## Your objective
Present the data once more in exactly its original form.

## Data shown
<<<<
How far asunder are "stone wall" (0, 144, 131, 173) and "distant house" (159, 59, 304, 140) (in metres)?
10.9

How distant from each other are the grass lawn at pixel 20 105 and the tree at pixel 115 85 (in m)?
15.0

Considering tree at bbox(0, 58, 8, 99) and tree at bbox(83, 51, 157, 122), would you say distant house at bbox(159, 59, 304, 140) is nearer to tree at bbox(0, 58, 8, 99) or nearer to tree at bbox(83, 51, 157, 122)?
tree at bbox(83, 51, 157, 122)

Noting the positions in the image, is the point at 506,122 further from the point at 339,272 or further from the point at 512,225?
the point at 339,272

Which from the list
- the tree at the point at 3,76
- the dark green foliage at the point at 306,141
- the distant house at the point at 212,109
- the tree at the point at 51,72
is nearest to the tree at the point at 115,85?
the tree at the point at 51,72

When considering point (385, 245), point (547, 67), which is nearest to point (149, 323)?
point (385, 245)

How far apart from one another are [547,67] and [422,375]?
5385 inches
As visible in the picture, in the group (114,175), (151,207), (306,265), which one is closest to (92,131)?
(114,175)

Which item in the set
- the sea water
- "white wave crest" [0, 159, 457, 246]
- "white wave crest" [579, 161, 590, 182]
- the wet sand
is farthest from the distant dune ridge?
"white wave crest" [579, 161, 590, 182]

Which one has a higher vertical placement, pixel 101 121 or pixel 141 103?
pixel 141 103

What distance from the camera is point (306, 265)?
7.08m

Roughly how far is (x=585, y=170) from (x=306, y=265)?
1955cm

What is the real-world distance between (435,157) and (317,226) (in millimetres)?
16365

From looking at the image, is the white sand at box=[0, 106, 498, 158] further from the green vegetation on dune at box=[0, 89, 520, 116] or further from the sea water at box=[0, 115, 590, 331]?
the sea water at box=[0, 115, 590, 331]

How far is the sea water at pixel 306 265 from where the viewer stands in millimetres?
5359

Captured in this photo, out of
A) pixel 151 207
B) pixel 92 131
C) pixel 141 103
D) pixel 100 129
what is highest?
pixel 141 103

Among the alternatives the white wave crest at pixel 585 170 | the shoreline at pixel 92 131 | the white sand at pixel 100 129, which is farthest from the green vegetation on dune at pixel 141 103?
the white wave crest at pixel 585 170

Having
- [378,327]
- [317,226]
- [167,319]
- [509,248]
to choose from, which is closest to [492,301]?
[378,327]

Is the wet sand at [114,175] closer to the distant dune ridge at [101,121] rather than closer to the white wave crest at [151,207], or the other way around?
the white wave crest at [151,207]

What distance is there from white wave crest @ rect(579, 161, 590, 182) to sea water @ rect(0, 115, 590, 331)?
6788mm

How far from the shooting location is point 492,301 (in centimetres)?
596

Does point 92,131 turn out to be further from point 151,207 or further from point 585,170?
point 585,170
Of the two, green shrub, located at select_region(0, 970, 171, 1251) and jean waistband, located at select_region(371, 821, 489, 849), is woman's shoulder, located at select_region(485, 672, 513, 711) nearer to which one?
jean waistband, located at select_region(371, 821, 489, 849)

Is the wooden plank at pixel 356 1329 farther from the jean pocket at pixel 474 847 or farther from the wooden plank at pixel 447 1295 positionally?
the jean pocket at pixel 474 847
>>>>
## Complete response
How far asunder are "stone wall" (0, 144, 131, 173) and "distant house" (159, 59, 304, 140) (in metres)?
10.9

How distant from each other are the grass lawn at pixel 20 105 and the tree at pixel 115 85 (in m)?
15.0

Considering tree at bbox(0, 58, 8, 99) and tree at bbox(83, 51, 157, 122), would you say distant house at bbox(159, 59, 304, 140) is nearer to tree at bbox(0, 58, 8, 99) or nearer to tree at bbox(83, 51, 157, 122)?
tree at bbox(83, 51, 157, 122)

Noting the positions in the image, is the point at 506,122 further from the point at 339,272 or further from the point at 512,225?
the point at 339,272

Which from the list
- the tree at the point at 3,76
- the dark green foliage at the point at 306,141
- the distant house at the point at 212,109
- the tree at the point at 51,72
is nearest to the tree at the point at 115,85?
the tree at the point at 51,72

When considering point (385, 245), point (547, 67), which is nearest to point (149, 323)?
point (385, 245)

How far apart from one another are [547,67] and [422,375]?
5385 inches
As visible in the picture, in the group (114,175), (151,207), (306,265), which one is closest to (92,131)?
(114,175)

Which item in the set
- the sea water
- "white wave crest" [0, 159, 457, 246]
- "white wave crest" [579, 161, 590, 182]
- the wet sand
is farthest from the distant dune ridge?
"white wave crest" [579, 161, 590, 182]

Which one has a higher vertical placement, pixel 101 121 or pixel 141 103?
pixel 141 103

What distance from the camera is point (306, 265)?
7.08m

Roughly how far is (x=585, y=170) from (x=306, y=265)?
1955cm

What is the real-world distance between (435,157) and (317,226) (in millimetres)?
16365

From looking at the image, is the white sand at box=[0, 106, 498, 158] further from the green vegetation on dune at box=[0, 89, 520, 116] or further from the sea water at box=[0, 115, 590, 331]?
the sea water at box=[0, 115, 590, 331]

How far is the sea water at pixel 306 265 from where the viewer stands in millimetres?
5359

Captured in this photo, out of
A) pixel 151 207
B) pixel 92 131
C) pixel 141 103
D) pixel 100 129
what is highest?
pixel 141 103

Among the alternatives the white wave crest at pixel 585 170 | the shoreline at pixel 92 131 | the white sand at pixel 100 129, which is farthest from the green vegetation on dune at pixel 141 103?
the white wave crest at pixel 585 170

Having
- [378,327]
- [317,226]
- [167,319]
- [509,248]
to choose from, which is closest to [492,301]?
[378,327]

Is the wet sand at [114,175] closer to the distant dune ridge at [101,121] rather than closer to the white wave crest at [151,207], or the other way around?
the white wave crest at [151,207]

What distance is there from white wave crest @ rect(579, 161, 590, 182) to sea water @ rect(0, 115, 590, 331)?
6788mm

How far from the shooting location is point 492,301 (in centimetres)?
596

Does point 92,131 turn out to be further from point 151,207 or further from point 585,170?
point 585,170
Of the two, green shrub, located at select_region(0, 970, 171, 1251) and jean waistband, located at select_region(371, 821, 489, 849), is woman's shoulder, located at select_region(485, 672, 513, 711) nearer to which one?
jean waistband, located at select_region(371, 821, 489, 849)

Is the wooden plank at pixel 356 1329 farther from the jean pocket at pixel 474 847 or farther from the wooden plank at pixel 447 1295 positionally?
the jean pocket at pixel 474 847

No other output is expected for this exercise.